* WORK TO BE COMPLETED
What is needed is an exact copy of the lines in the entries below from the one holding "this 626×377 image." through the one holding "this 1198×1008 image.", pictures excluded.

[Stored data entries]
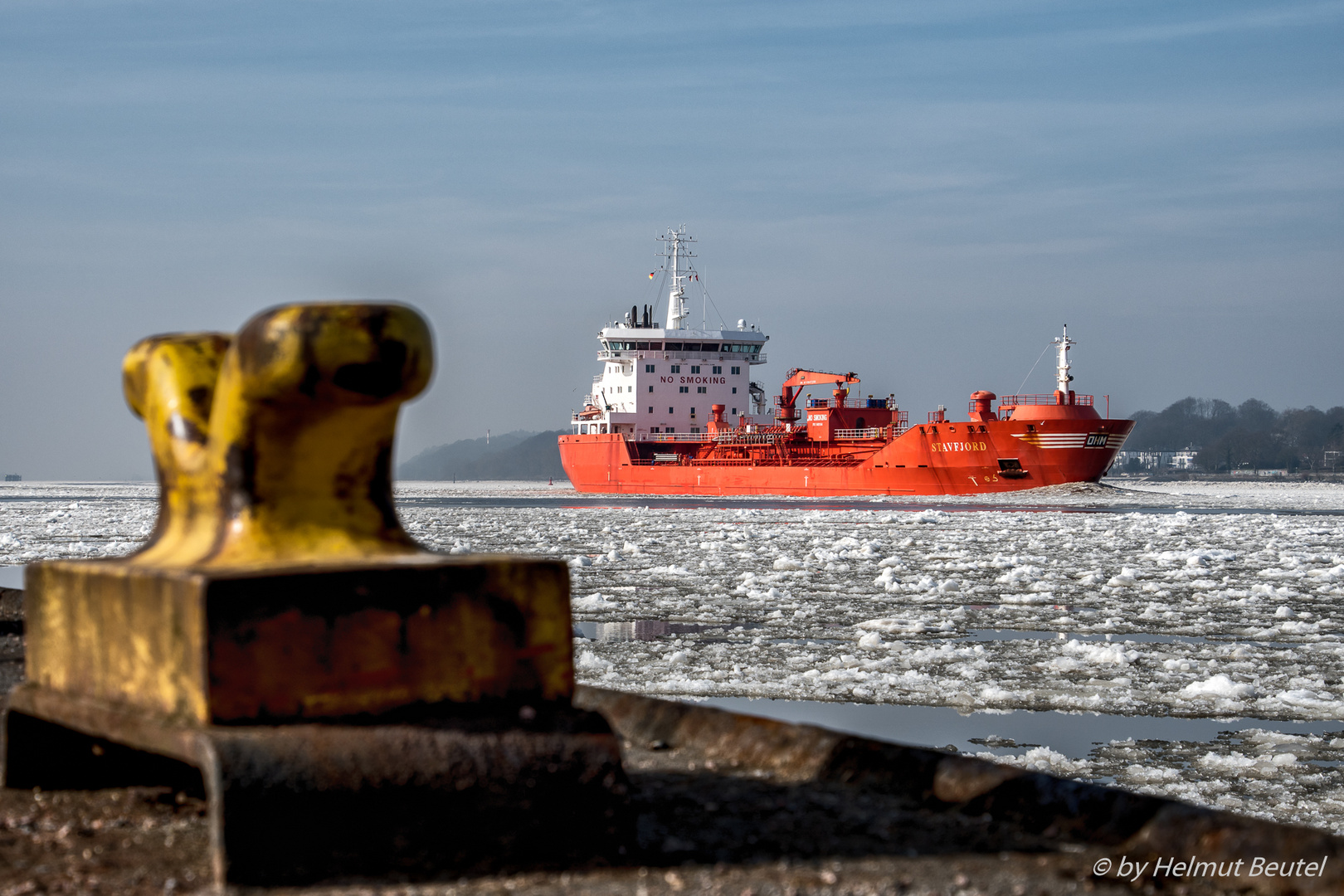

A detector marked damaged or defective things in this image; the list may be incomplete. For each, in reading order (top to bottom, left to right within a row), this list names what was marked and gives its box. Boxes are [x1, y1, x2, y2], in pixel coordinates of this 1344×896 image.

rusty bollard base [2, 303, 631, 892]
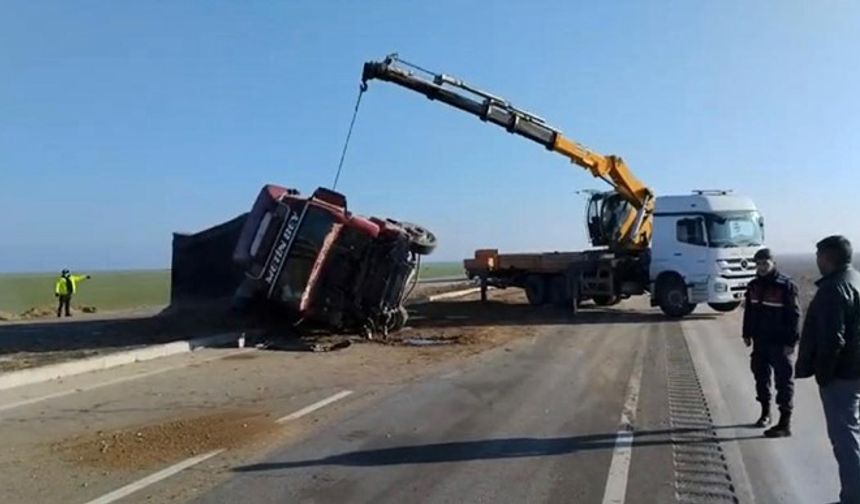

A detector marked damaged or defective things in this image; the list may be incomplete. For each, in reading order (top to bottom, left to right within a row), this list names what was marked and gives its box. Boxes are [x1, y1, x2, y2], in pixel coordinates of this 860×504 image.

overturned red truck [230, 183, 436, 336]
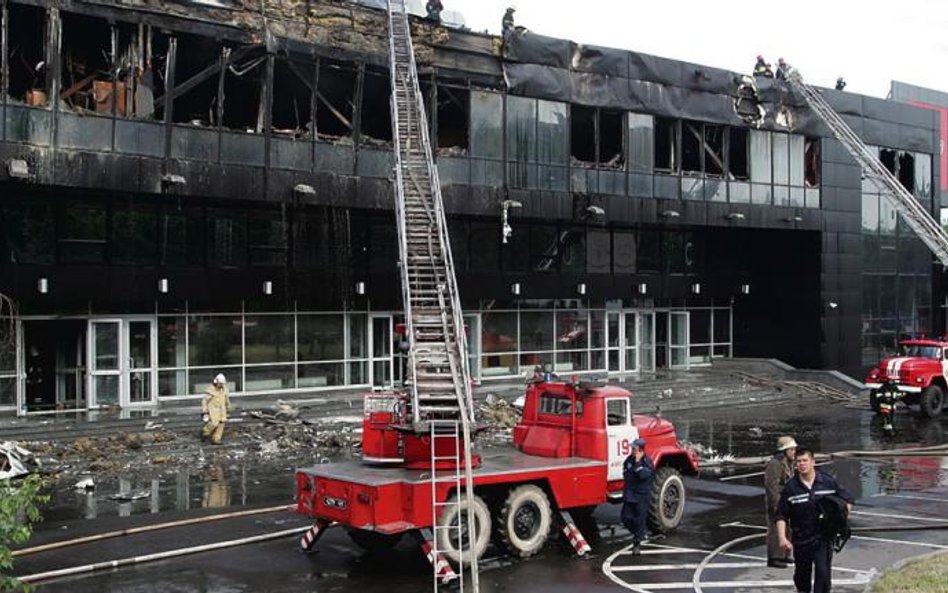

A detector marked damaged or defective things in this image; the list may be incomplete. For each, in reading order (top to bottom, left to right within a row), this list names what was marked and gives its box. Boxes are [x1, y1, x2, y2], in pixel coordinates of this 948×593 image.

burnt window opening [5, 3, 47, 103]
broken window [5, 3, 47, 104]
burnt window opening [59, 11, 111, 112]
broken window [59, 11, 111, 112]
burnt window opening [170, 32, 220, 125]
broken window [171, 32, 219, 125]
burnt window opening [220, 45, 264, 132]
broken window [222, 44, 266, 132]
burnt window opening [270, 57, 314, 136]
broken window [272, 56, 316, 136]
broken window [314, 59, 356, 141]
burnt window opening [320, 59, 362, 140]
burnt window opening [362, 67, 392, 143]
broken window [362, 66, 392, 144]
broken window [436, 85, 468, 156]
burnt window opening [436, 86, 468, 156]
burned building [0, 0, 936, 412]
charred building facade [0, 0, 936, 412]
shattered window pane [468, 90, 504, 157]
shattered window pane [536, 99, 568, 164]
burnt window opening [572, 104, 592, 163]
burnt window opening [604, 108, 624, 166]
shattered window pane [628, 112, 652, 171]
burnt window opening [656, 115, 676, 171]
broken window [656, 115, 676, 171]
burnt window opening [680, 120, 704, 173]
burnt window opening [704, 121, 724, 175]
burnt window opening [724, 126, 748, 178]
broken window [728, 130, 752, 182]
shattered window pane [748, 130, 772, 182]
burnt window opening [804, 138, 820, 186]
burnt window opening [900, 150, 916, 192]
...
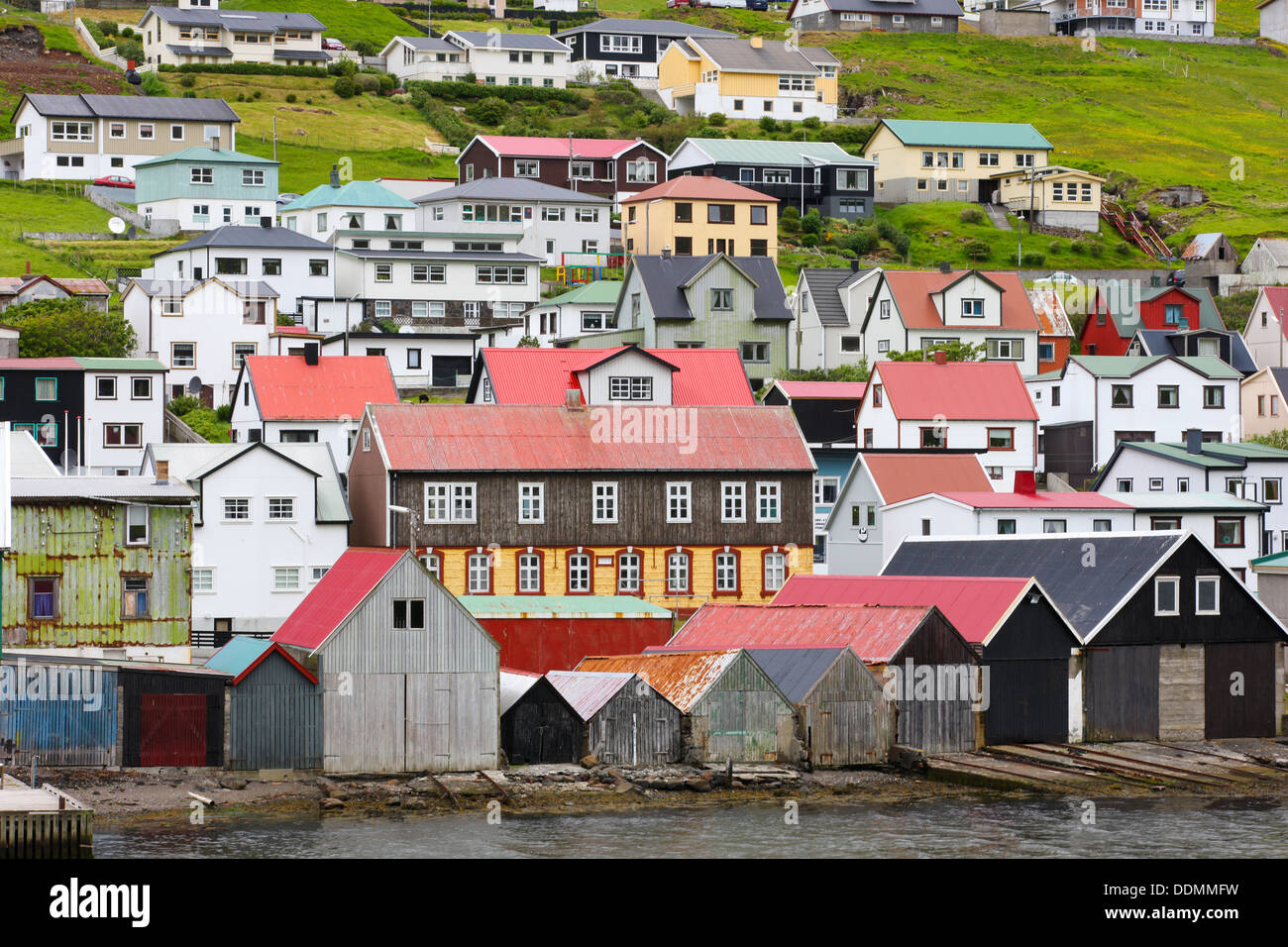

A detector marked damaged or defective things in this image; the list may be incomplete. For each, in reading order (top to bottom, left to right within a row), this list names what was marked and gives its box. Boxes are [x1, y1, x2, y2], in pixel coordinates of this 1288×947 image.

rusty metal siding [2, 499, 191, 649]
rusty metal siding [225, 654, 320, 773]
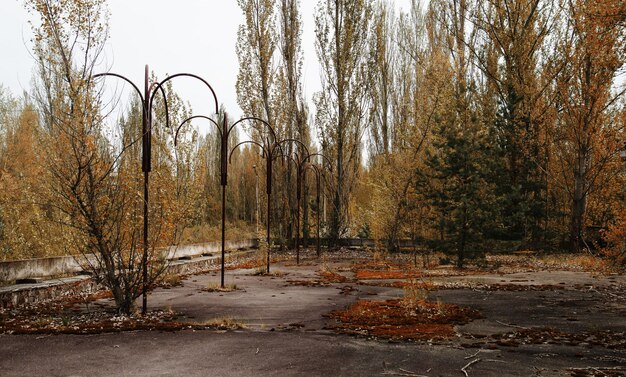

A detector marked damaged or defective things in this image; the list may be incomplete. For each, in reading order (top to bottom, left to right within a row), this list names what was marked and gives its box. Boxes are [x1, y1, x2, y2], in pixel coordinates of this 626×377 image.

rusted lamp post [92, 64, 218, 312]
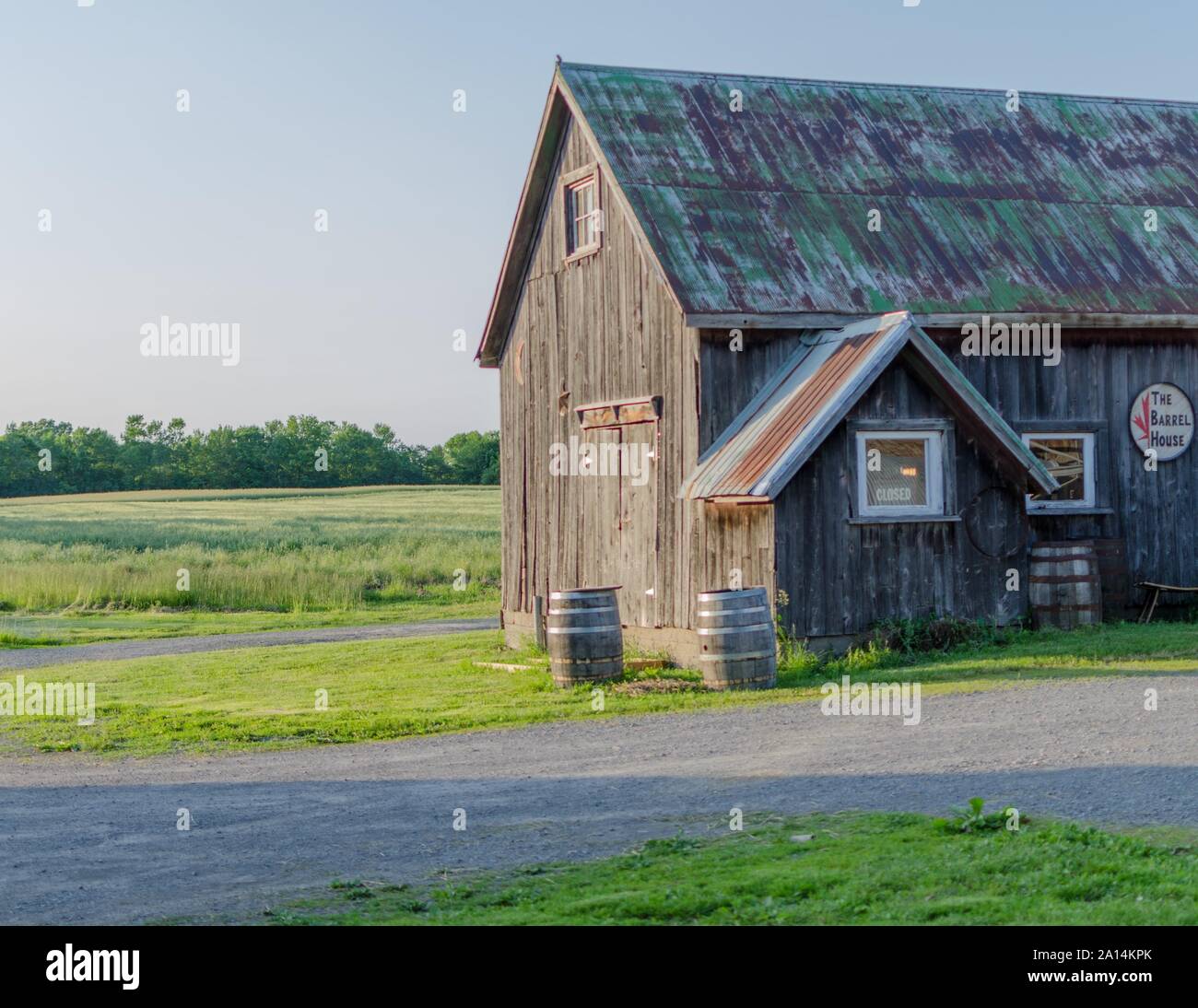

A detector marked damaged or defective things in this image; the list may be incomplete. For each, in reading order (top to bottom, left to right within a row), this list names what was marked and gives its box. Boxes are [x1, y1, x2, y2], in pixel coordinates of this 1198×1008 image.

* YOUR RESPONSE
A detector marked damaged or defective things in this image; the list may be incomplete. For each, in reading order (top to bottom, left to right within a row), this list names what was marked and gives its box. Boxes are [x1, y1, x2, y2], in pixel coordinates of this 626×377 image.

rusted lamp post [92, 64, 218, 312]

A detector marked damaged or defective things in this image; the list may be incomplete. For each, in reading order (top to bottom, left to right within a row), this list names what was marked and gives its box. Boxes are [x1, y1, x2, y2], in pixel coordinates of this 1198×1008 image.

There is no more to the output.